As the discussion proceeded, some commenters argued that the library has the right to decide what is on its shelves. One declared that a library "is a fragile ecosystem and should be treated as such." This is difficult, though I think the "fragile ecosystem" claim is patent bullshit: libraries are tougher than that. My initial response was that I'd like to put atheist tracts in the hymnal racks of churches -- but no church may be responsible for the tracts A found; they may have been distributed by a free-lancer, as it were. But I'm not sure how outrageous it is that someone should leave pamphlets around the shelves of a library. In practice it would present problems, as the stacks were piled with material from competing viewpoints, so it makes sense for library policy and practice to forbid it. But I don't believe that A would have been as offended if she found pamphlets expressing views more congenial to her: on young women's health issues, gay and lesbian youth, riot grrl politics, and the like. She might have collected and moved them, but I don't think she'd have been as indignant. She might even have moved them to a place in the library where such outside material can be put for people to pick up.
But I was more concerned with her general assumption that she nor other people should have to encounter material that offends them in a library. A lot of people object to public preaching and missionary work, and that's admittedly a problematic case of freedom of religion, which has been much debated over the years. So has the question of public political speech that is offensive to many people. But these situations tend to be double-edged: the people who want to eliminate from their sight public speech and text that offends them, generally don't even think about who might be offended by publicly visible material that they agree with, but which offends others whose sensibilities they don't care to shield.

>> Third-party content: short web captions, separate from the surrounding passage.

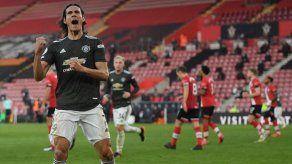 Manchester United remonta 3-2 contra Southampton con un heroico Cavani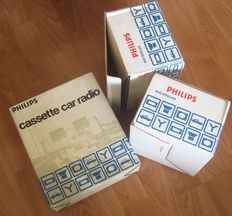 1975 Classic Philips 22RN347 Auto radio Stereo all transistor car audio + 2 loudspeakers set NOS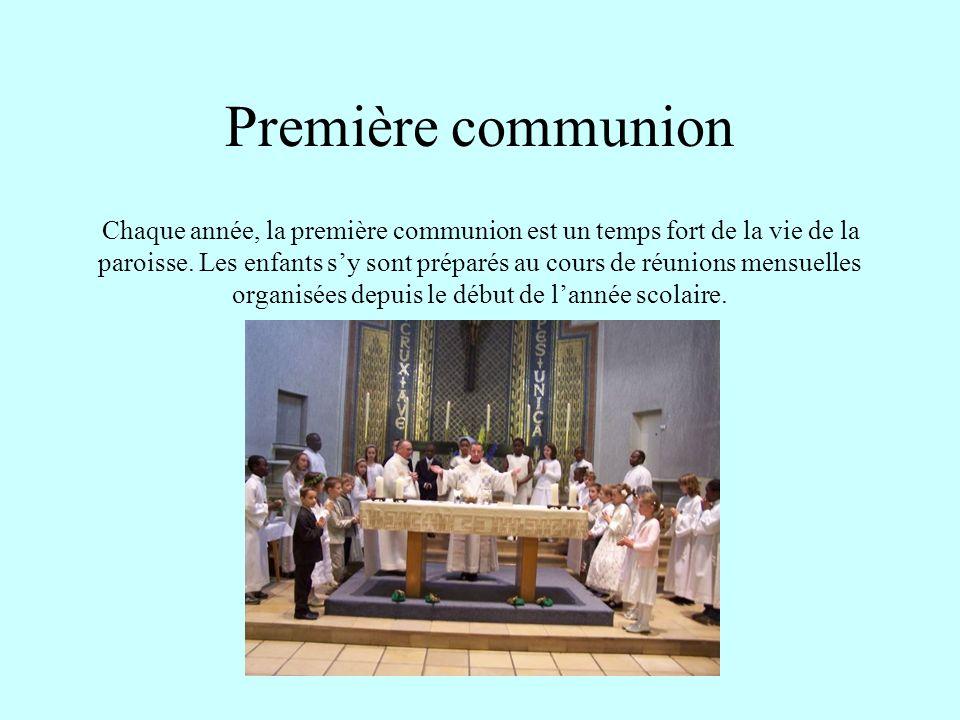 Première communion Chaque année, la première communion est un temps fort de la vie de la paroisse. Les enfants sy sont préparés au cours de réunions m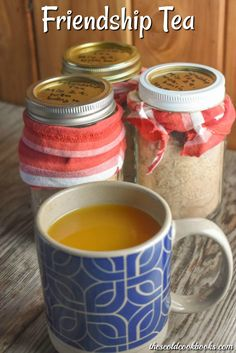 This Friendship Tea recipe is a homemade tea mix that combines instant tea, lemonade and Tang with some spices for a perfect warm drink. Homemade Tea, Homemade Spices, Homemade Seasonings, Winter Drinks, Holiday Drinks, Spiced Tea Mix Recipe, Spice Tea Recipe, Friendship Tea Recipe, Hot Tea Recipes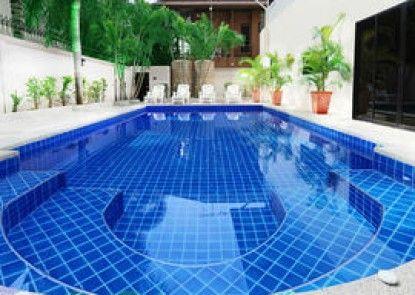 Pattaya Holiday Villas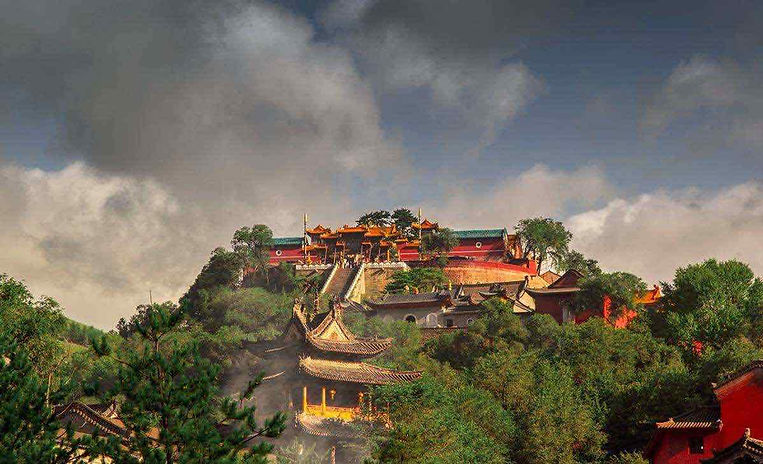Bodhisattva Temple or Pusa Ding of Mount Wutai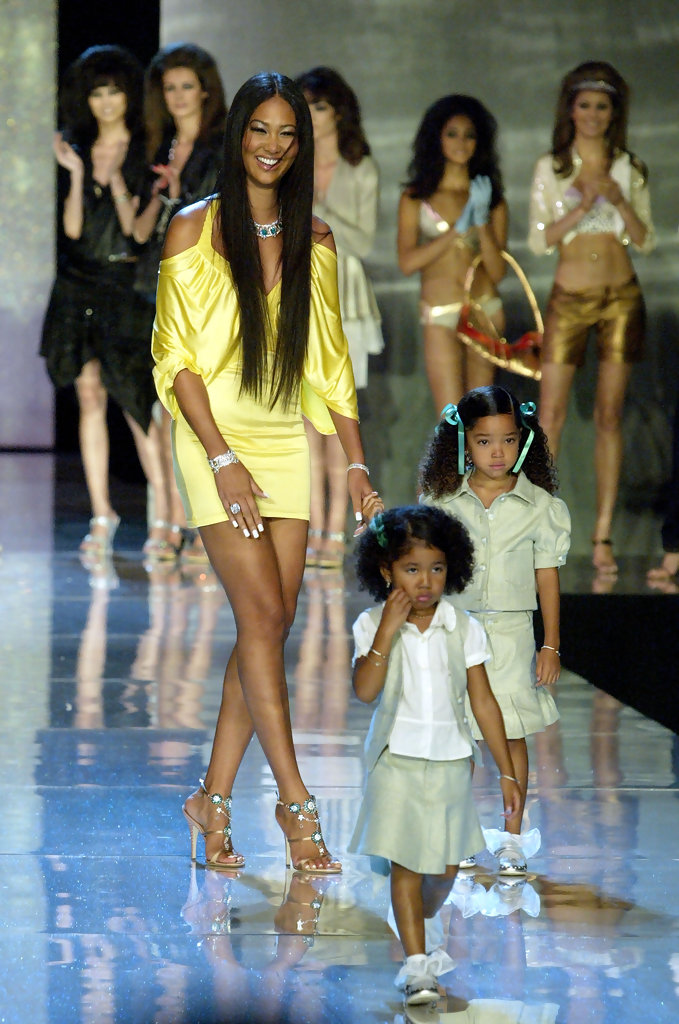 Kimora Lee Leissner and her two daughters, Aoki and Ming Lee Simmons. Image  via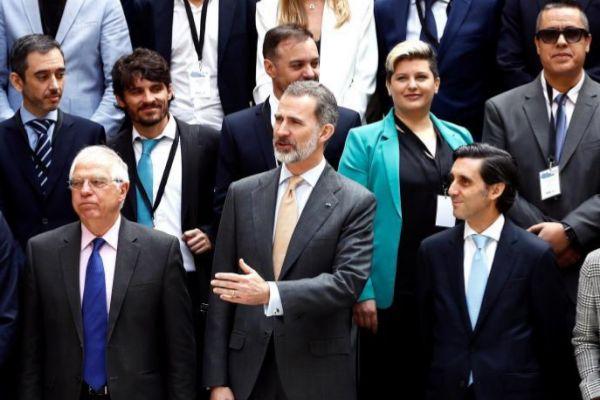 El Rey Felipe VI preside un encuentro con emprendedores en Buenos Aires junto al presidente de Telefónica, José María Álvarez-Pallete.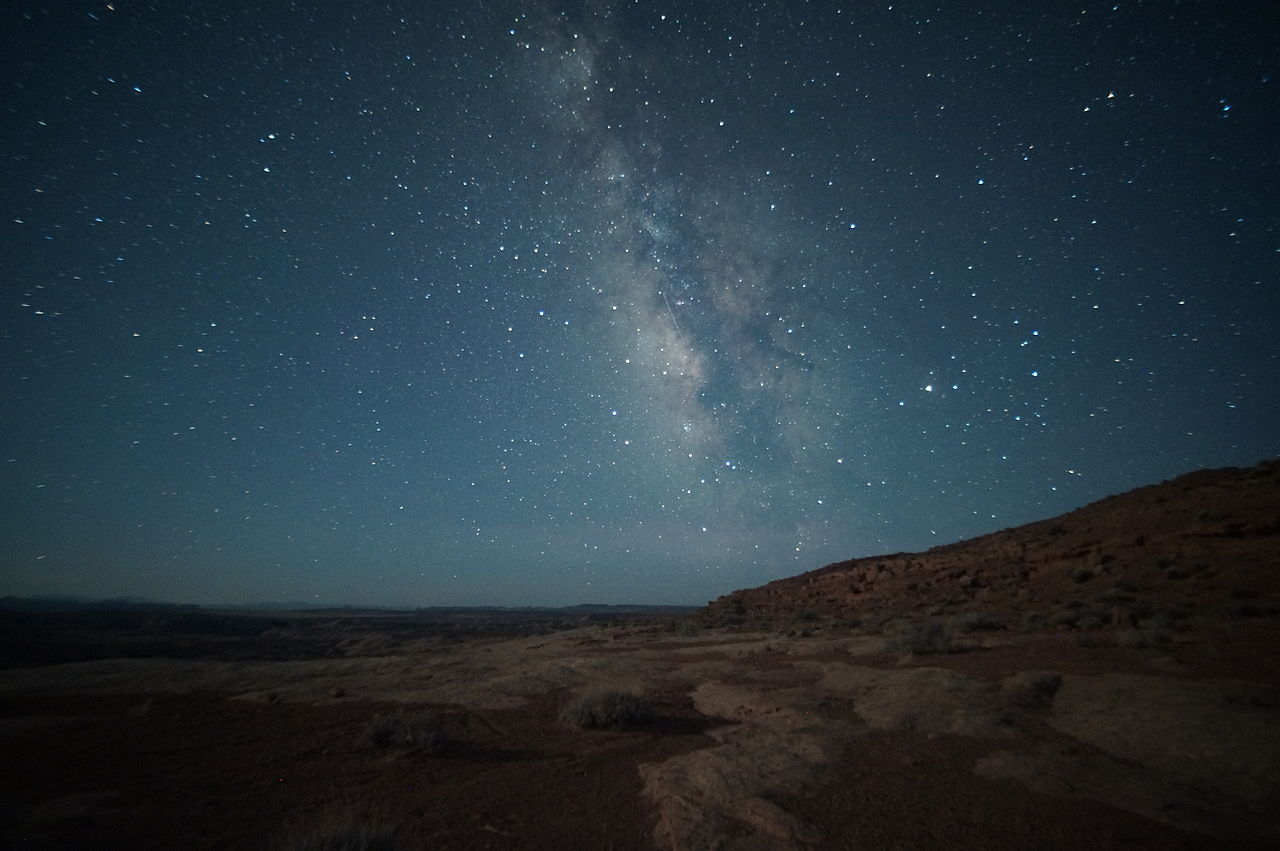 Milky_Way_view_in_the_San_Rafael_Desert_-_15_May_2012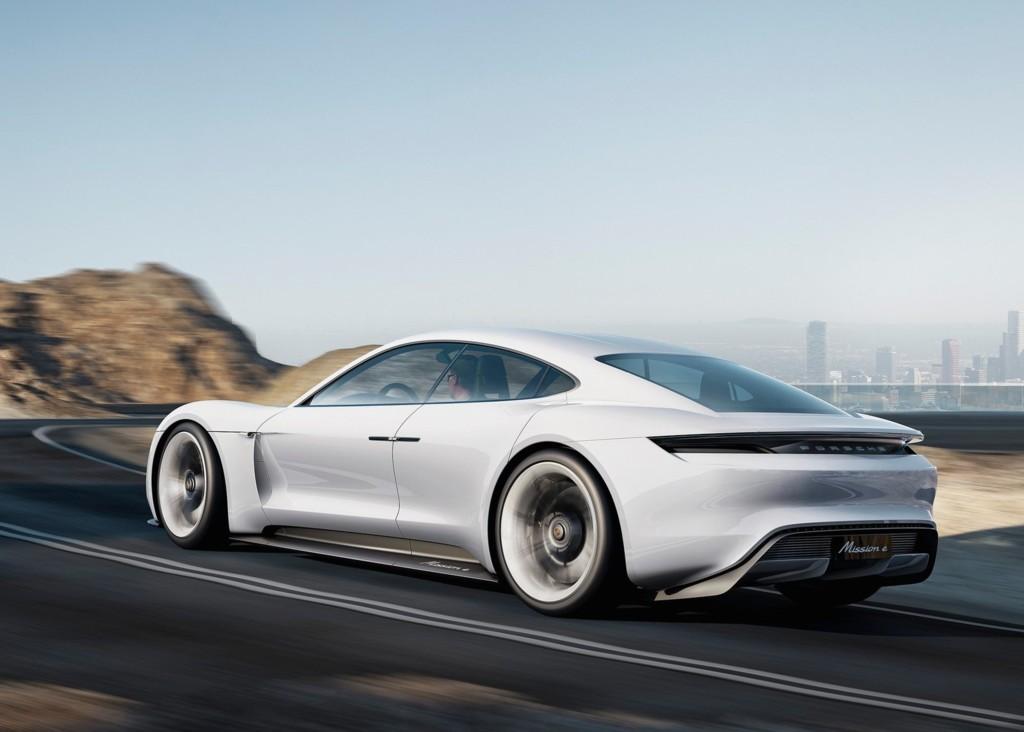 El Porsche eléctrico Mission E llegará a producción antes del año 2020: Contará con más de 500 km de autonomía 1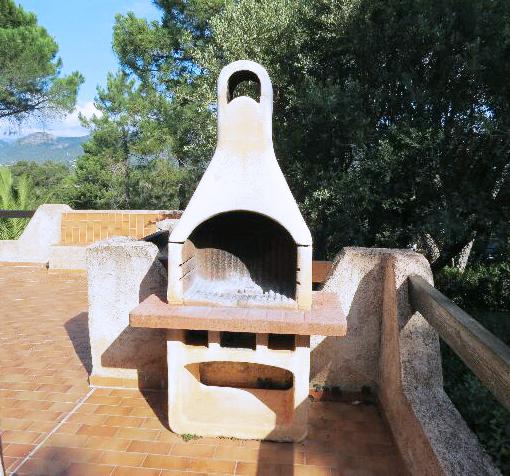 66-location-villa-corse-sud-barbecue-terrasse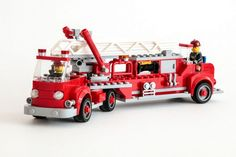 Vintage fire truck wails to the rescue http://www.brothers-brick.com/2016/07/07/vintage-fire-truck-wails-to-the-rescue/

The matter of being preached to is something I've thought about before. In the first post I noticed that some secularists posted about their desire to deface religious billboards; in the second I noticed that liberal Christians and secularists threw hissyfits about seeing expressions of the beliefs of their more devout Facebook friends. (I'm sure those liberal Christians and secularists post a lot of their opinions, on politics and religion and other matters, without worrying about whether all their friends agree with it or want to be preached to by them.) I certainly share and sympathize with their fatigue, but I also recognize that being exposed to beliefs and statements I abhor is the direct result of living in a society which safeguards freedom of speech. I can only insist on my right to express my opinion because I grant others their right to do the same. I also insist on my right to talk back to people who express opinions that offend me (while acknowledging their right to talk back to me), and that really bothers many people from all over the opinion spectrum. Whether they be Tea Party Republicans, Obama Democrats, fundamentalist Christians, liberal Zionists, New Atheists, or really of any affiliation, they believe that "debate" means that they state their opinions boldly and no one may disagree with them. They often accuse me of being surprised when other people are bothered by what I say, but I insist they're projecting. I am not surprised when people disagree with me, even vehemently; I answer them back, and that pisses them off even more.
In my comments I hinted that I was concerned about A's intolerance of views she disliked, and one of her other friends accused me of crying "censorship." I snapped back that I hadn't said anything about censorship, but I admit it was on my mind. Would I really trust A not to impose censorship if she could? Frankly, I wouldn't. I remember a young woman who told a gay student group meeting that when she found a right-wing newsletter left for free distribution in the Student Union, she collected the whole pile and threw it in the trash. Or tried to; at this remove in time I don't recall if she complained that someone stopped her. The thing is, that newsletter was in a location of the Union that was intended for distribution of handouts for all kinds of organizations. Wouldn't she have screamed bloody murder if someone had thrown out the gay group's handouts? Of course she would. (Something much milder: when A was working in the dining hall, she had to be told not to set up her laptop to play music while she worked. That other people might not want to hear the music she liked not only didn't occur to her, I'm not sure it ever sunk into her head as a consideration she had to respect.)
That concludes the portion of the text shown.